Rising Organization for Economic Cooperation and Development leading indicators (OECD LI) and Bond Yields favour Industrials
Two series that correlate well with Singapore returns: The OECD LI is in expansion, and the 10-year US bond yield (BY) is in the latter stages of Recovery and poised to enter expansion. The Singapore market has risen 18% in past expansion phases although this phase looks like it will be more muted, biased to the US, and distorted by QE. MER’s FSSTI Index target of 3,319 implies only 6% total return. Still, MER wishes to highlight the following sector implications:

Industrials perform best when these series are in Expansion. MER sees incremental support for calls on Sembcorp Marine and Vard and would highlight Keppel Corp from a strategy perspective despite its Neutral rating. These names have fallen off the radar but are set for strong order intake in 2H13 based on MER’s analysis.

Too early for Consumer Staples. The Staples sector (Wilmar, GGR and Olam) has also outperformed in past Expansion phases. MER is seeing rising interest in them but MER thinks all three are wrestling with oversupply and restructuring issues not present in past cycles.

Financials (Banks, Property)have performed in-line in past OECD LI Expansion phases and slightly outperformed in BY Expansion. MER remains neutral on the Banks with the view that volume momentum is set to slow post a strong 1Q13. On margins, short term rates matter more than 10-year rates, and rises there are still a ways off. In Property, MER stays cautious on domestic developers but see good value in names with international exposure (CMA, HKL, GLP).

Not piling into REITs
Bottom-up upside emerging: MER’s targets imply 18% weighted average total return for the REIT sector post the recent selloff.

But macro drivers are not supportive. MER’s top-down model, which bakes in 1) the current SG 10-year yield, 2) flat USDSGD FX rate, and 3) MER’s bottom-up modelled dividend growth of 5%, elicits only 5% total return for FTSE Straits Times Real Estate Investment Trust Index (FSTREI). MER’s FICC team sees risks tilted to higher SG bond yields, and expects SGD to stay flat. That kind of profile poses further downside risk to FSTREI’s returns profile.

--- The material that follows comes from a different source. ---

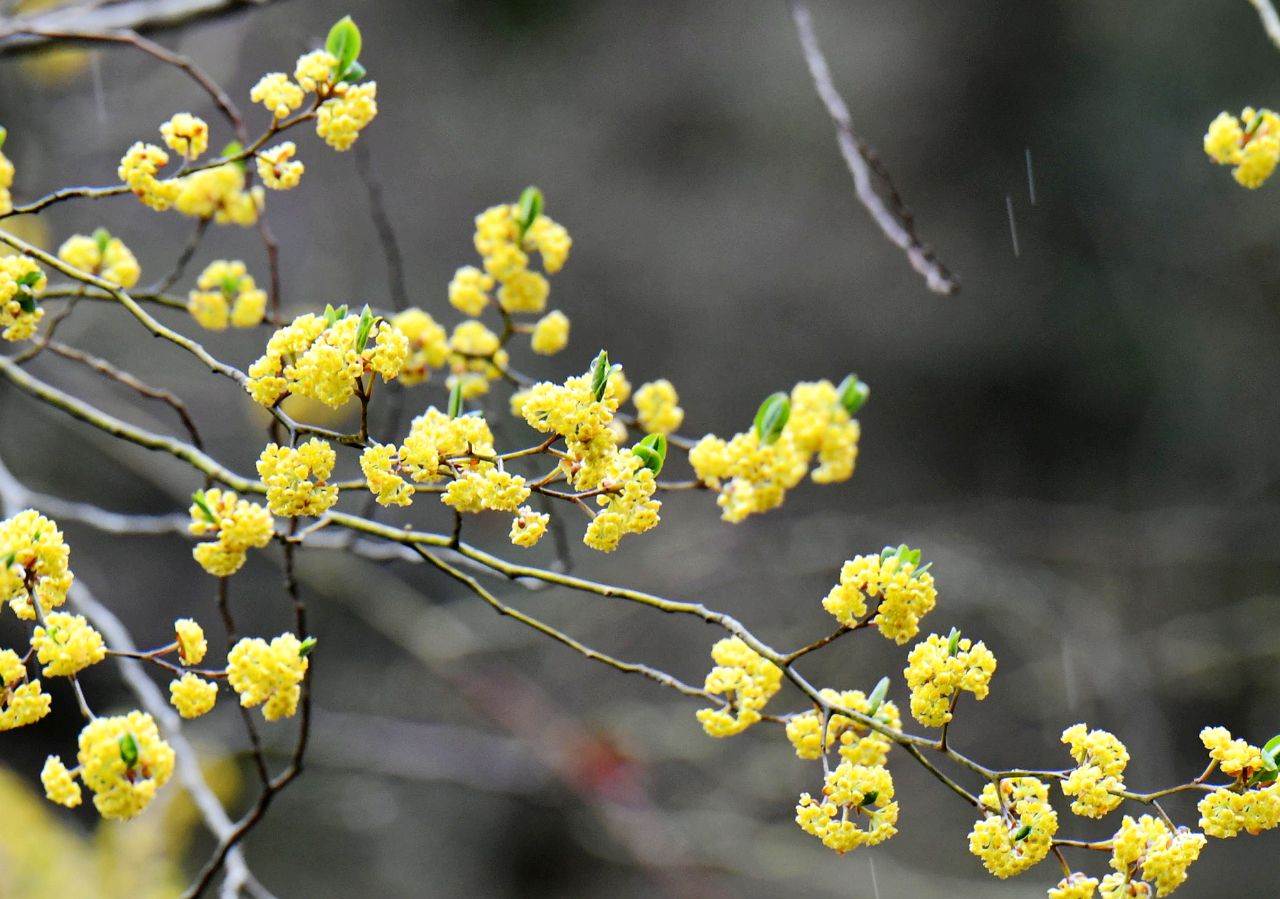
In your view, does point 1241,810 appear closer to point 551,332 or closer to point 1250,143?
point 1250,143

Top Picks: Sticking with Singapore’s Sweet Spots
Singapore’s transition from a labour-led to a productivity-led model will take time. MER sees only 6% total index return and are advising institutional clients of the following views:

Earnings quality with an overseas bias: MER believes that SMM and VARD set to win more orders in 2H13. GENHK is a Singapore’s most compelling SOTP story with the Travellers IPO being a clear catalyst, likely in the third quarter of 2013.

Chinadomestic demand: Retail sales growth has held up, supporting CMA and GLP. MER thinks that food play China Minzhong is cheap and set for a maiden dividend.

Singaporevisitor arrivals: While the haze is a near term risk, MER thinks this remains a positive domestic medium term trend, best played through GENS.